The tricky question of ‘Us’ versus ‘Others’ begs answering here. For the animal world, identifying the ‘Other’ is easy, for the human beings, this is where we begin to acknowledge that culture at times, becomes more critical than birth in identifying the ‘Others’

The ancient invaders, Kushanas, Sakyas and the Hunas certainly did not belong to those lands which formed a part of ancient India. However, very soon they adopted the culture of the country which they had invaded and became assimilated among ‘Us’. On the other hand, people inhabiting the Northern ranges moved furthest away from the Hindu culture with Adoption of Islam and more importantly, looking westwards (Persia and Arabia) and Northwards (Central Asia) rather than to the East for spiritual and cultural inspiration.

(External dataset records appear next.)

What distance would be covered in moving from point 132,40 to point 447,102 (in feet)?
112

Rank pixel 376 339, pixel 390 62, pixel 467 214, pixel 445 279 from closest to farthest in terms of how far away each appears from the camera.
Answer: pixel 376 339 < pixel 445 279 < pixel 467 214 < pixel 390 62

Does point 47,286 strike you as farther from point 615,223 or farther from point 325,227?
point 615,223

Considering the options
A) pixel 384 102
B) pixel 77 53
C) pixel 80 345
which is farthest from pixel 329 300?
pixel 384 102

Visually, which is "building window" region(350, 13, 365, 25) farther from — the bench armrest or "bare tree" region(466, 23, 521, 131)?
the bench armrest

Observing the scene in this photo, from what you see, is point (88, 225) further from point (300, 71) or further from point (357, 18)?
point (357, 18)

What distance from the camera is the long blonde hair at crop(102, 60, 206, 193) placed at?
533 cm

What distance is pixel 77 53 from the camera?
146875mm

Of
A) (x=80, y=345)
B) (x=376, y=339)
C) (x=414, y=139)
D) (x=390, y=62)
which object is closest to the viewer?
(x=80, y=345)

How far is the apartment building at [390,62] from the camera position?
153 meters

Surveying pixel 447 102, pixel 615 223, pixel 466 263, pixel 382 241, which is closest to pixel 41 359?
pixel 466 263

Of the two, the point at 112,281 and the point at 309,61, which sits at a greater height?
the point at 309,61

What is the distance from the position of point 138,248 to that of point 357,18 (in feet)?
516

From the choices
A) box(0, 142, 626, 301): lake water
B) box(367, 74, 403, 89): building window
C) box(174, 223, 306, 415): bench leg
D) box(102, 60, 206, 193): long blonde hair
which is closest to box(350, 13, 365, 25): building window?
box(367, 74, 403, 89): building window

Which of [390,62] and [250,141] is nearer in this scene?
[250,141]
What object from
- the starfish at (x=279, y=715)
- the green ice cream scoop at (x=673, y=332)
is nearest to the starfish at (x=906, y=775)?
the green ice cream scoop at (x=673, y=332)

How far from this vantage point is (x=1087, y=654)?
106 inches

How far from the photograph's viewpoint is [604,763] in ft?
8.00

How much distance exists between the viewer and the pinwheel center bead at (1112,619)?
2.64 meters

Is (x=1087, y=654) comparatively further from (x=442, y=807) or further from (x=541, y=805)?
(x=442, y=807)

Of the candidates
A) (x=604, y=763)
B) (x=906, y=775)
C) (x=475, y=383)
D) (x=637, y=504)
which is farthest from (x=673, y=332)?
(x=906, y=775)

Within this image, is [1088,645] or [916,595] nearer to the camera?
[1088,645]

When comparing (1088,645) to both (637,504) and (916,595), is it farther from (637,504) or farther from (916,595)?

Interestingly, while the Ghurids were seen as despicable mlecchas, the Islamic rule in India for over 3 centuries resulted in a scenario where the Suris were not seen as outsiders and in fact the battles against Babur in which the Afghans fought hand-in-hand with the Rajputs were seen as struggles against a foreign invader, a usurper who had conquered Kabul but did not belong to the historical Indian lands. Why was that? Is it because the Afghans had made peace with the Hindus, because Kabul and Zabul still had some Hindu influence or more importantly, the prospect of a ruler from Central Asia, related to the Mongols and the Turks made the Hindus feel that the Afghans were at least ethnic cousins? Or was it simply because 3 centuries of Turko Afghan rule had made Hindus indifferent to their distinct practices.

That begs another question. If three centuries of Islamic rule in the early millennium had sort of assimilated Afghani Muslims, why was the Mughal rule seen as foreign till the nether years of that empire? After all, the Mughal ruled only those areas which were historically Indian and in spite of all of Babur’s lamentations and pining for the cold lands, delicious fruits, beautiful gardens and luscious men, Babur died in the country he so hated and none of the later Mughals too succeeded in transcending the Indian boundaries. Probably the rule was foreign till the very last as the Mughals looked to Persia for inspiration and ruled as rulers over the ruled race. The court language, the administration system, the festivals, the jurisprudence, all were lifted from Persia and the Mughal emperors styled them after their Persian counterparts. Seems familiar with the British rule, doesn’t it?

In our effort to be politically correct, we miss out that the concept of ‘Us’ vs ‘Others’ is relative and the key to this segregation is the strongest identity the people have. We do not miss out on saying that all humans are not alike but at the same time fail to appreciate that when ranged against other families of the same tribe / clan, a family assumes a uniform identity different from the rest of its ilk. Likewise, a state may have different regions, a language different dialects, but in a Nation, a state has a singular identify, against other languages, all dialects merge their identity with the mother language. Likewise, people may cry themselves hoarse claiming that Muslims are not a monolith and that they have numerous castes and sub-castes, but so what? For Muslims belonging to the ummah, their identify subsumes all other identities. Some erroneously claim that Bangladesh was a negation of the concept of a Muslim identity? How is that so? Bangladesh remained Islamic and never expressed a desire to merge with India. There are 49 Muslim countries in the world today and a Shia Iran hates what the Wahabbi Arabia stands for. That does not mean that these nations do not share a singular Islamic identity. Their scriptures have made them see as one people, irrespective of their race and Nationality. The Han Chinese see themselves as one people and so even Taiwan does not have a world view which is different from that of mainland China

For the Hindus, fortunately or unfortunately, their identity as religionists have been subordinate to their identity as a caste, the feeling. Very clearly, how we see ourselves and others is a result of both our primal instincts and conditioning. In a larger group, we search for similarities to perceive ourselves as more powerful against the others and in smaller groups, stress on differences to place ourselves apart from the others.